Kürzlich hat die GBMZ bekannt gegeben, dass sie die Baubewilligung für den Neubau der Siedlung Stüdli erhalten hat. Der Entscheid, die alte Siedlung abzureissen, geht auf das Jahr 2018 zurück. Begründet wurde er vom Vorstand damit, mit einem Neubau könne auf den Lärm der Hohlstrasse besser reagiert werden als mit einer Sanierung. So steht es auf der Website der GBMZ.

Fünf Jahre bis zur Baubewilligung

2018 wurde der Architekturwettbewerb ausgeschrieben, den das Architekturbüro Oester Pfenninger alias op-arch für sich entschied. Im Projektbeschrieb wird unter anderem die Funktion des Stüdliwegs umrissen: Dieser solle «integrierter Teil der neuen Siedlung» werden, «indem er deren begrünten Innenhof durchquert und als Wohngasse ausgebildet die einzelnen Häuser miteinander verbindet». Die Wohngasse bilde einen öffentlichen Raum und werde «sowohl an die Erna- wie auch, mit zwei Durchgängen zur Hohlstrasse, an das städtische Strassennetz angebunden». Sie solle intensiv genutzt werden können, zum Beispiel in Form von Strassenfesten.
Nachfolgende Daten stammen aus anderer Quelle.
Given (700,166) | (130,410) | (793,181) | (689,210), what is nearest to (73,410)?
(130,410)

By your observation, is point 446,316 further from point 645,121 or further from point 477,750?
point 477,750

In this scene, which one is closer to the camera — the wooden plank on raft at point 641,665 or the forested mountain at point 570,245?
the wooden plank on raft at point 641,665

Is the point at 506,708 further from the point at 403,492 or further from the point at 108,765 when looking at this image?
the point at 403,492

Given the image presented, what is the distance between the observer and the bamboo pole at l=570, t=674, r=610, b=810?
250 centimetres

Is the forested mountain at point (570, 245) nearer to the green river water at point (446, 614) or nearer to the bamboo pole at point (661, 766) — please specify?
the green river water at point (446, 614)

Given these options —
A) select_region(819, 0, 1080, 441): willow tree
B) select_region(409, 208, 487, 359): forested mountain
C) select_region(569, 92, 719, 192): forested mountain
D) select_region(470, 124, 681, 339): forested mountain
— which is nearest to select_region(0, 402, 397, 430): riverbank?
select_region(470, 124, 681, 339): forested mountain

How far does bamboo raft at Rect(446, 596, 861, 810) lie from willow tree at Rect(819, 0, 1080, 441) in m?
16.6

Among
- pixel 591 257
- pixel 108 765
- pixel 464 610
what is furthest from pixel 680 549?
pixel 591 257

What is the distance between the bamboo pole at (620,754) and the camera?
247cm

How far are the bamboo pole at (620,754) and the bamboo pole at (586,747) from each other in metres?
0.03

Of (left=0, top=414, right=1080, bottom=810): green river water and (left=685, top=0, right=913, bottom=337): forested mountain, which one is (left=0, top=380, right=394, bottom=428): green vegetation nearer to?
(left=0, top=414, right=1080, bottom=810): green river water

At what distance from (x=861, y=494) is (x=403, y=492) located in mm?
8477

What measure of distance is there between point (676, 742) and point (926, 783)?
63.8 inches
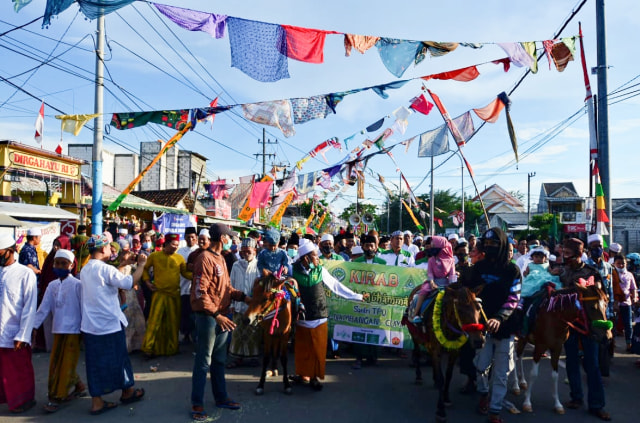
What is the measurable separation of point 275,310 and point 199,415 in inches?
55.1

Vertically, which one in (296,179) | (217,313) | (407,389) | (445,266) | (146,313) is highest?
(296,179)

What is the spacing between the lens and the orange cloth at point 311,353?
5711 millimetres

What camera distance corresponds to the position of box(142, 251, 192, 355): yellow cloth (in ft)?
23.6

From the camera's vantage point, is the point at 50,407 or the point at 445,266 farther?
the point at 445,266

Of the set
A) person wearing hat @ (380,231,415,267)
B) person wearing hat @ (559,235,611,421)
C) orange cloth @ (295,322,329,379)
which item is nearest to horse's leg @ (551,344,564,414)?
person wearing hat @ (559,235,611,421)

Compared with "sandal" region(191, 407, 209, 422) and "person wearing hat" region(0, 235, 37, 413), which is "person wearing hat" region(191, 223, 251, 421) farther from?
"person wearing hat" region(0, 235, 37, 413)

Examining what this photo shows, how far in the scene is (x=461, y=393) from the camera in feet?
18.7

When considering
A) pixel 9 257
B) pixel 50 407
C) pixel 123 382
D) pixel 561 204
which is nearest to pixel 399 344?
pixel 123 382

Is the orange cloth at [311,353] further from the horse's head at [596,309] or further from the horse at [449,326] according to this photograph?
the horse's head at [596,309]

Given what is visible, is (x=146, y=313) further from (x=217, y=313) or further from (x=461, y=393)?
(x=461, y=393)

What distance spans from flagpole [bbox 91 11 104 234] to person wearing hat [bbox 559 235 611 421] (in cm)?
904

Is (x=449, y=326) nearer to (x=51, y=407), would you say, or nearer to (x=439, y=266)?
(x=439, y=266)

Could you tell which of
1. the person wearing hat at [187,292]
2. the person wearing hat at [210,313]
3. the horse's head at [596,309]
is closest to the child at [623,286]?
the horse's head at [596,309]

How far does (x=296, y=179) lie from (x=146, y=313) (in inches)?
234
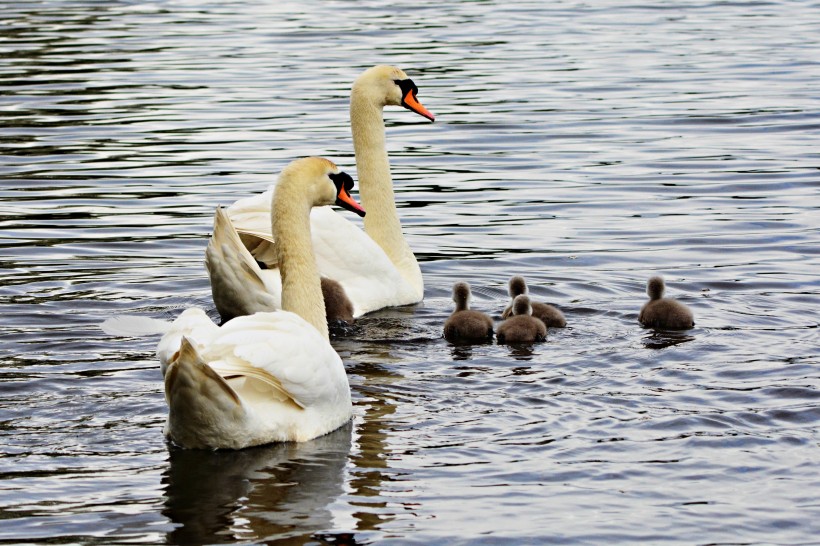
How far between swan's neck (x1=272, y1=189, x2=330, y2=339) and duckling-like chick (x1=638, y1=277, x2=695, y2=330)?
2.50 meters

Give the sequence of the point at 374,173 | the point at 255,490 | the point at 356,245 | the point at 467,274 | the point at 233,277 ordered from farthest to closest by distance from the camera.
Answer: the point at 467,274 → the point at 374,173 → the point at 356,245 → the point at 233,277 → the point at 255,490

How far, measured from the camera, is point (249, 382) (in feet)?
25.7

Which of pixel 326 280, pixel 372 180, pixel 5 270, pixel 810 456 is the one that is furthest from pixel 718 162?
pixel 810 456

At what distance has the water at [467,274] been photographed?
7.09 meters

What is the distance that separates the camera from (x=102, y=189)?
16.4 meters

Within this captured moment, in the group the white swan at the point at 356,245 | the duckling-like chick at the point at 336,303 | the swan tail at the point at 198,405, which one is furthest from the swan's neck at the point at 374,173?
the swan tail at the point at 198,405

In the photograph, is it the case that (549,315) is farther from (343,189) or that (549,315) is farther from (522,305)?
(343,189)

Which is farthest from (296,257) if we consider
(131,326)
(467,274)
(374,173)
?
(467,274)

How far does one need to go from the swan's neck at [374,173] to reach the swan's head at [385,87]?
2.2 inches

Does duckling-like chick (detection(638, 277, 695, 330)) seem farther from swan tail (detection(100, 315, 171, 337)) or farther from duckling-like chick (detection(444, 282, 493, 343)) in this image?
swan tail (detection(100, 315, 171, 337))

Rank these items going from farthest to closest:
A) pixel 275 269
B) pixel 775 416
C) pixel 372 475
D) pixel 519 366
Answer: pixel 275 269, pixel 519 366, pixel 775 416, pixel 372 475

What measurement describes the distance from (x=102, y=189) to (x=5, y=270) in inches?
157

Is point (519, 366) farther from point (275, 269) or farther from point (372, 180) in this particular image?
point (372, 180)

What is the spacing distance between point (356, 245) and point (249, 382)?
12.4 ft
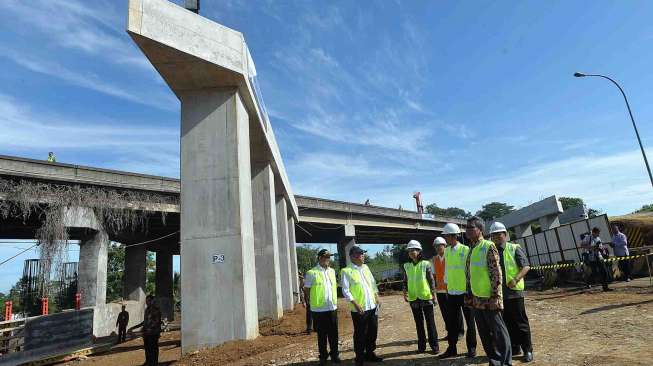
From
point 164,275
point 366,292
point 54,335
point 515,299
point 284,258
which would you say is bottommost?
point 54,335

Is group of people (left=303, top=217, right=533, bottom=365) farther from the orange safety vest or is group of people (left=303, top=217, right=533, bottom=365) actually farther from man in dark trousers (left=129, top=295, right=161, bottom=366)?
man in dark trousers (left=129, top=295, right=161, bottom=366)

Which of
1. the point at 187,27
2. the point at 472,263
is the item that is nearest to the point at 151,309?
the point at 187,27

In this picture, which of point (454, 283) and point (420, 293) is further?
point (420, 293)

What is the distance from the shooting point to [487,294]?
16.5ft

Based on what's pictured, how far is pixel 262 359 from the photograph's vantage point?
744 cm

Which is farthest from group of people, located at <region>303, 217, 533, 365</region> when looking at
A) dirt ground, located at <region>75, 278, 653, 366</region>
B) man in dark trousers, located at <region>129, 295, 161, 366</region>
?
man in dark trousers, located at <region>129, 295, 161, 366</region>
Es hat allerdings fünf Jahre gedauert, bis die Baubewilligung eingetroffen ist. Warum? Wiederum gemäss der Website hat die Erarbeitung des Bauprojekts viele Abklärungen erfordert, zu Themen wie Strassenlärm, Wegrecht bei der Durchquerung des Grundstücks, Revision der Bau- und Zonenordnung, städtebauliche Fragen zu den Dachgeschossen oder Subventionierung von Wohnungen.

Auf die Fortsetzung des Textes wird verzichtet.